黒竜・メレンゲは少し離れた場所で、穏やかな目で見守っている。
「なんかもう、慣れまくっているから、契約をしてもいいかもね」
「はい」
だが、念のためにもう少しだけ期間を開けてからにしようと、二人で話し合って決めた。
「あ、そうそう。霊薬が完成したんだけど」
「本当ですか?」
「ええ」
青色の霊薬を見せれば、クレメンテは嬉しそうな表情を見せていた。
「これも『青の霊薬』って名前で売るの?」
「そうですね。名前にも統一感があった方がいいでしょう」
クレメンテはここで話すのも何だからと、家に戻ることを提案した。
部屋に戻ったついでに、執事を呼んで新商品の値段を決めて貰う。
外傷から骨折などのちょっとした内部損傷ならば一瞬で回復するという薬を前に、執事・シグナル・エーリンはたいそう驚いた反応を見せていた。
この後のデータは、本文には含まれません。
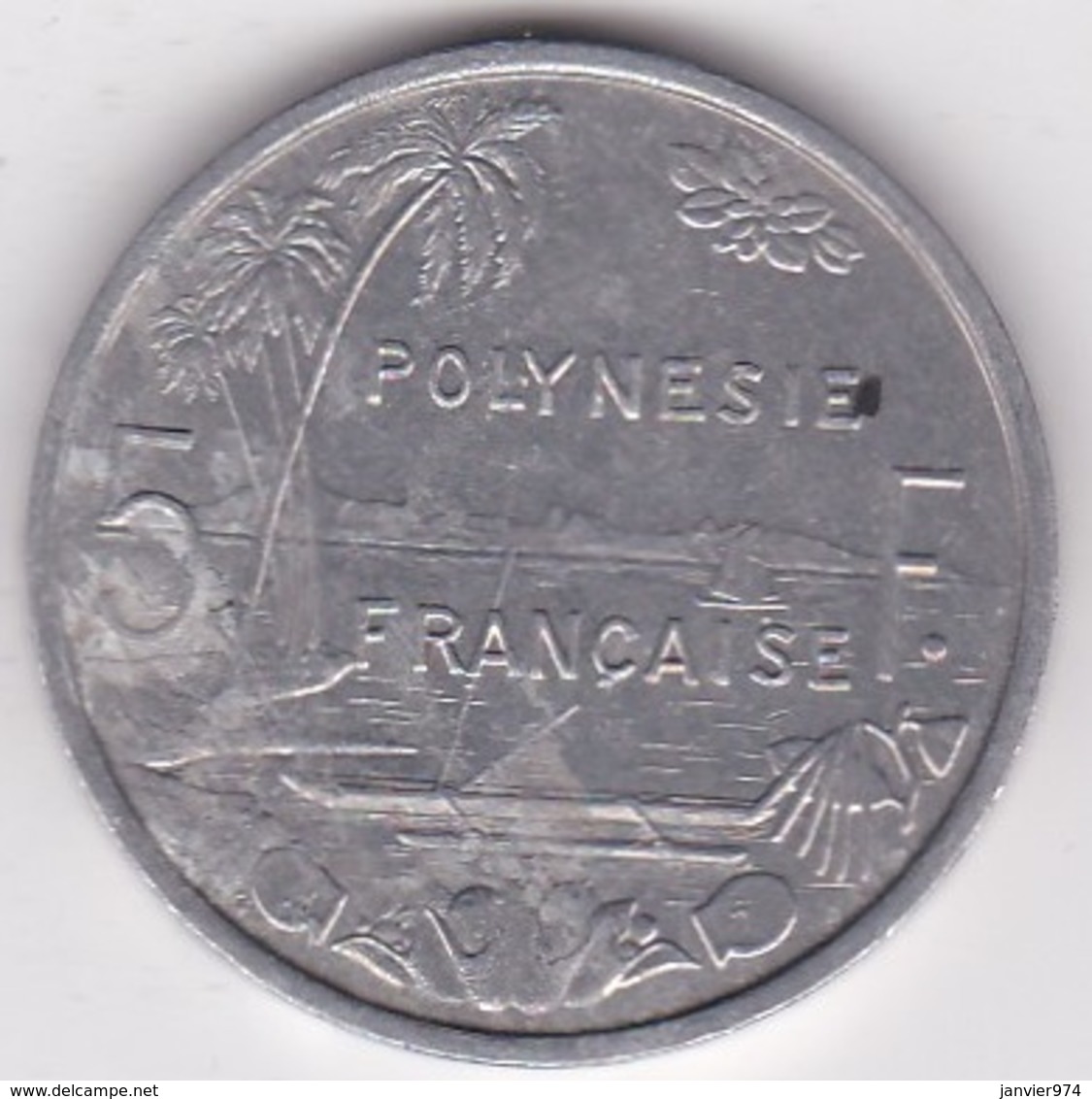 Polynésie Francaise . 5 Francs 1998, En Aluminium - Frans-Polynesië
薬の効果を確認することは出来ないが、どうにか値段を考えてくれないかと、クレメンテは頼む。
「――そうですね。こちらは、金銅貨一枚でいかがでしょうか?」
「少し高くない?」
「奥様、これは大変画期的なお薬です。金銅貨一枚でも安いと思います」
「そう? だったら、そうする」
シグナルは物価についてや、貴族の金銭感覚についても教えてくれた。
「まあ、問題はどうやって貴族相手に売るか、でしょうねえ」
「そこは一回夜会に参加をして、周囲を参考にするしかないですね」
クレメンテはその辺に詳しい者は残念ながら屋敷に居ないという。
「旦那様、参加される夜会はお決まりで」
「はい。弟に手配をして貰いました」
「左様でございましたか」
執事は最後に提案をする。
二人のお店の屋号を決めた方がいい、と。
アイテム図鑑
貝形の焼き菓子
その甘さは、人生には必要なものである。